In some situations two or more alternate paths may be determined from the autonomous vehicle's current position to the destination (e.g., one or more paths determined at 910 and one or more paths determined at 922). In some embodiments, 910 and 922 are performed in parallel and process 900 stops once a first alternative path is determined. In some embodiments, 910 and 922 are performed in parallel and continue until multiple alternative paths are determined. When multiple alternative paths are available, the autonomous vehicle may select the shortest alternative path or the alternative path having the lowest cost associated with it as described in more detail below. The autonomous vehicle may then use the determined or selected alternative path to continue navigating to its destination.

In some embodiments, process 900 continues to 912, where it is determined whether the obstacle expired. As explained above, drone 140-1 may set a timer corresponding to the identified obstacle. In some environments, obstacles are likely to move after a certain amount of time. For example, in a warehouse environment a forklift obstacle is not expected to stay in one location for more than 15 or 30 minutes. Accordingly, when a forklift obstacle is identified, a timer may be set for 30 minutes. As another example, as autonomous vehicles navigate through an environment, they may use their sensors to determine if previously identified obstacles are still present. If the obstacle is not expired (e.g., a timer has not expired and/or an autonomous vehicle has not reported that the obstacle is no longer present), process 900 may proceed to 916 and end or process 900 may start over.

__GIVEN INFORMATION__
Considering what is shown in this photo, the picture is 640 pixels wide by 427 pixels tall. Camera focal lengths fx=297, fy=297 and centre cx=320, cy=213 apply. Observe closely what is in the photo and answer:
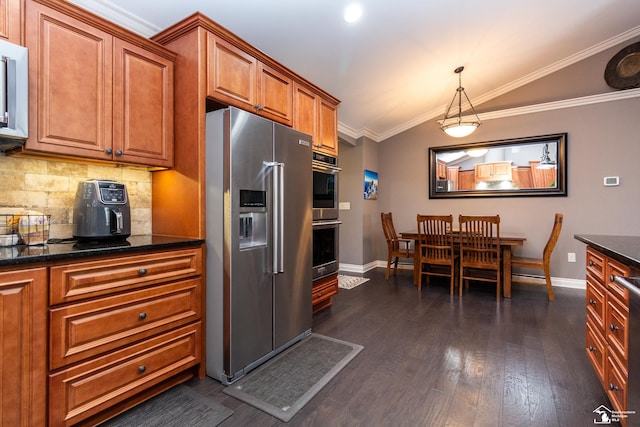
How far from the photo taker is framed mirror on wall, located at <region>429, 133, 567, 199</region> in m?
4.37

__TASKS FOR THIS EXERCISE__
1) According to the excerpt on autonomous vehicle path planning, how long may a timer be set when a forklift obstacle is identified?
2) Rewrite the part of the excerpt on autonomous vehicle path planning that begins at "In some situations" and stops after "to its destination.", with "shortest" replaced by "quickest".
3) Extend the excerpt on autonomous vehicle path planning with new sentences that pick up after its final one.

__ANSWERS PER TASK__
1) 30 minutes.

2)
In some situations two or more alternate paths may be determined from the autonomous vehicle's current position to the destination (e.g., one or more paths determined at 910 and one or more paths determined at 922). In some embodiments, 910 and 922 are performed in parallel and process 900 stops once a first alternative path is determined. In some embodiments, 910 and 922 are performed in parallel and continue until multiple alternative paths are determined. When multiple alternative paths are available, the autonomous vehicle may select the quickest alternative path or the alternative path having the lowest cost associated with it as described in more detail below. The autonomous vehicle may then use the determined or selected alternative path to continue navigating to its destination.

3)
If the obstacle is expired (e.g., a timer has expired and/or an autonomous vehicle has reported that the obstacle is no longer present), process 900 may proceed to 914 and restore the previous path planning graph.

It will be understood that various modification may be made to process 900 in accordance with the present disclosure. For example, steps 912-916 may be omitted. As another example, steps 906-910 or steps 918-922 may be omitted. As yet another example, steps 918-922 may be performed first and only if an alternate path cannot be found, then steps 906-910 are performed. As yet another example, in some embodiments, steps 904, 906, 908, 921, and 914 are used for generating a modified path planning graph based on an identified obstacle and then restoring the path planning graph in response to the obstacle expiring.

The use of path planning graphs generated in accordance with the present disclosure, along with, for example, process 900, enables autonomous vehicles to perform path replanning in real-time because of the computational efficiencies of the present disclosure and, for example, sufficiently guarantees that a new path planning solution will be found when possible.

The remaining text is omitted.